_Dataset entries_:
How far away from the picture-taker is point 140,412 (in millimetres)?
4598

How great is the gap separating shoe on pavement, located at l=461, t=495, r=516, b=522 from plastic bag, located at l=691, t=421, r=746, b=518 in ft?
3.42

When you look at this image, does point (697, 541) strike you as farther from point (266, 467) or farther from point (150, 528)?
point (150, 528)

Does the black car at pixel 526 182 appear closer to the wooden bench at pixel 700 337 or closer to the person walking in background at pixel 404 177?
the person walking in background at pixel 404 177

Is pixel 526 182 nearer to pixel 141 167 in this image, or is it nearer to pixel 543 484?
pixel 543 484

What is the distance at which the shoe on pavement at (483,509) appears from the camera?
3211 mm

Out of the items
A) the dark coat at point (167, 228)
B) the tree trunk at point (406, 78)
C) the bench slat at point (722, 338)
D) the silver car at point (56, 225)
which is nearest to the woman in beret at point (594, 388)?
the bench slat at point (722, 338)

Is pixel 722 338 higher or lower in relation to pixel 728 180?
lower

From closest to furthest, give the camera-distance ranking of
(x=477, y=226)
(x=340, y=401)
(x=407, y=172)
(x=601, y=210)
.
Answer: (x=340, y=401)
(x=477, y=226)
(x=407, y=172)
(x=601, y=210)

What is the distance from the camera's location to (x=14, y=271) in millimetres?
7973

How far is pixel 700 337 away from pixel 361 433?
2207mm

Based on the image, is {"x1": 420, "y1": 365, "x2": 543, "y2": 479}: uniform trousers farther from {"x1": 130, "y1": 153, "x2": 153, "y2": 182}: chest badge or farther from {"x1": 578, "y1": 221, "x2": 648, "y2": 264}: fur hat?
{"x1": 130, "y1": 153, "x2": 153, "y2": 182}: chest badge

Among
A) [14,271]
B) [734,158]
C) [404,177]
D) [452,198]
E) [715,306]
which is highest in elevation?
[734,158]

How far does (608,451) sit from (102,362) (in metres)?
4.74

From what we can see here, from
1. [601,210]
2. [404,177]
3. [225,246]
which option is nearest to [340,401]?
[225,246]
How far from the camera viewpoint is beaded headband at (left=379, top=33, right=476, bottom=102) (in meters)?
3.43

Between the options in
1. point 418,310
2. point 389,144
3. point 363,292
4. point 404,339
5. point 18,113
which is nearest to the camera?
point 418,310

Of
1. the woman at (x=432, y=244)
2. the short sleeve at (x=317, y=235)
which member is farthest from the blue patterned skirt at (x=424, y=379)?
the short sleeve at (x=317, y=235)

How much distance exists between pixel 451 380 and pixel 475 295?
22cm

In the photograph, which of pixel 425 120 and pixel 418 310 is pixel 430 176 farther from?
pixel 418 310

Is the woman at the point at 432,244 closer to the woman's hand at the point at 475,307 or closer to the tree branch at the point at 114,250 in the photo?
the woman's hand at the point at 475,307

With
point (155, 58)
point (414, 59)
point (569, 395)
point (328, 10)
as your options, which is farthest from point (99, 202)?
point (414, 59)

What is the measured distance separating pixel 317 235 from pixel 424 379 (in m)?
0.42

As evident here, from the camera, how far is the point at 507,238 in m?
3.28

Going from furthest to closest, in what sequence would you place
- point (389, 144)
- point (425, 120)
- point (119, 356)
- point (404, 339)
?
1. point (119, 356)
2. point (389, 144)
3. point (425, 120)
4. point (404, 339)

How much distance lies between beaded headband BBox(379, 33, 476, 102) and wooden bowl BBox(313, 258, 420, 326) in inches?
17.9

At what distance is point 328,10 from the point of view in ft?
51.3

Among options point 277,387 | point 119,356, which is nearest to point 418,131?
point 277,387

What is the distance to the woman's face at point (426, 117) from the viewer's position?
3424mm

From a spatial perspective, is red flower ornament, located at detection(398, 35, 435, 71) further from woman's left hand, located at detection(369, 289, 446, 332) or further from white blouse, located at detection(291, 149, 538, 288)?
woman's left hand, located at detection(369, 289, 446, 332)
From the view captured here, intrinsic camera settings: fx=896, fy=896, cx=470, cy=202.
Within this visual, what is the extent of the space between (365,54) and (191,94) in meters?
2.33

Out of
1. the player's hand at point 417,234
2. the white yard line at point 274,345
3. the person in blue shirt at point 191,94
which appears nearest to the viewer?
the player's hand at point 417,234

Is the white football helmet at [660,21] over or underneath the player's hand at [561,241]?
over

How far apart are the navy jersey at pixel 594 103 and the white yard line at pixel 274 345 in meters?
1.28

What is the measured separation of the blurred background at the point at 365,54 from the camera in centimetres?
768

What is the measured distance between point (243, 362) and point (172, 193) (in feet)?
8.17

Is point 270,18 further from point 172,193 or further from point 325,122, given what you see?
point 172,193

_GIVEN REQUEST_: Retype the rows above word for word, covering every one of them.

_WRITTEN RESPONSE_:
How far away from the picture-taker is point 140,412 (in millimetres)?
4598

How great is the gap separating shoe on pavement, located at l=461, t=495, r=516, b=522 from plastic bag, located at l=691, t=421, r=746, b=518 in ft?
3.42

When you look at this image, does point (697, 541) strike you as farther from point (266, 467) or farther from point (150, 528)?
point (150, 528)

Does the black car at pixel 526 182 appear closer to the wooden bench at pixel 700 337 or closer to the person walking in background at pixel 404 177?
the person walking in background at pixel 404 177

Is pixel 526 182 nearer to pixel 141 167 in this image, or is it nearer to pixel 543 484?
pixel 543 484

What is the distance at which the shoe on pavement at (483,509) appears from the camera?
3211 mm

Out of the items
A) the dark coat at point (167, 228)
B) the tree trunk at point (406, 78)
C) the bench slat at point (722, 338)
D) the silver car at point (56, 225)
which is nearest to the woman in beret at point (594, 388)?
the bench slat at point (722, 338)

Is pixel 722 338 higher or lower in relation to pixel 728 180?
lower

From closest to furthest, give the camera-distance ranking of
(x=477, y=226)
(x=340, y=401)
(x=407, y=172)
(x=601, y=210)
.
Answer: (x=340, y=401)
(x=477, y=226)
(x=407, y=172)
(x=601, y=210)

What is the distance from the camera's location to (x=14, y=271) in millimetres?
7973

How far is pixel 700 337 away from pixel 361 433?
2207mm

Based on the image, is {"x1": 420, "y1": 365, "x2": 543, "y2": 479}: uniform trousers farther from {"x1": 130, "y1": 153, "x2": 153, "y2": 182}: chest badge or farther from {"x1": 578, "y1": 221, "x2": 648, "y2": 264}: fur hat?
{"x1": 130, "y1": 153, "x2": 153, "y2": 182}: chest badge

Among
A) [14,271]
B) [734,158]
C) [404,177]
D) [452,198]
E) [715,306]
which is highest in elevation?
[734,158]

How far does (608,451) sit from (102,362) (in metres)?
4.74

From what we can see here, from
1. [601,210]
2. [404,177]
3. [225,246]
which option is nearest to [340,401]?
[225,246]
How far from the camera viewpoint is beaded headband at (left=379, top=33, right=476, bottom=102) (in meters)?
3.43

Between the options in
1. point 418,310
2. point 389,144
3. point 363,292
4. point 404,339
5. point 18,113
which is nearest to the camera?
point 418,310

Of
1. the woman at (x=432, y=244)
2. the short sleeve at (x=317, y=235)
which member is farthest from the blue patterned skirt at (x=424, y=379)?
the short sleeve at (x=317, y=235)

How much distance exists between pixel 451 380 and pixel 475 295?
22cm

In the photograph, which of pixel 425 120 and pixel 418 310 is pixel 430 176 farther from?
pixel 418 310

Is the woman at the point at 432,244 closer to the woman's hand at the point at 475,307 or closer to the tree branch at the point at 114,250 in the photo?
the woman's hand at the point at 475,307

With
point (155, 58)
point (414, 59)
point (569, 395)
point (328, 10)
as your options, which is farthest from point (99, 202)?
point (414, 59)

What is the measured distance separating pixel 317 235 from pixel 424 379 (in m)?
0.42

As evident here, from the camera, how far is the point at 507,238 in m?
3.28

Going from furthest to closest, in what sequence would you place
- point (389, 144)
- point (425, 120)
- point (119, 356)
- point (404, 339)
?
1. point (119, 356)
2. point (389, 144)
3. point (425, 120)
4. point (404, 339)

How much distance lies between beaded headband BBox(379, 33, 476, 102) and wooden bowl BBox(313, 258, 420, 326) in inches?
17.9

At what distance is point 328,10 from the point of view in ft?
51.3

Among options point 277,387 | point 119,356, which is nearest to point 418,131?
point 277,387

What is the distance to the woman's face at point (426, 117) from the viewer's position?
3424mm

From a spatial perspective, is red flower ornament, located at detection(398, 35, 435, 71) further from woman's left hand, located at detection(369, 289, 446, 332) or further from white blouse, located at detection(291, 149, 538, 288)?
woman's left hand, located at detection(369, 289, 446, 332)
From the view captured here, intrinsic camera settings: fx=896, fy=896, cx=470, cy=202.
Within this visual, what is the extent of the space between (365,54) and (191,94) in meters?
2.33

Out of
1. the player's hand at point 417,234
2. the white yard line at point 274,345
3. the person in blue shirt at point 191,94
which appears nearest to the viewer?
the player's hand at point 417,234

Is the white football helmet at [660,21] over or underneath the player's hand at [561,241]?
over

How far apart are the navy jersey at pixel 594 103 and the white yard line at pixel 274 345 in meters?
1.28

What is the measured separation of the blurred background at the point at 365,54 from the camera in centimetres?
768

What is the measured distance between point (243, 362) and point (172, 193) (in feet)?
8.17

Is point 270,18 further from point 172,193 or further from point 325,122, given what you see?
point 172,193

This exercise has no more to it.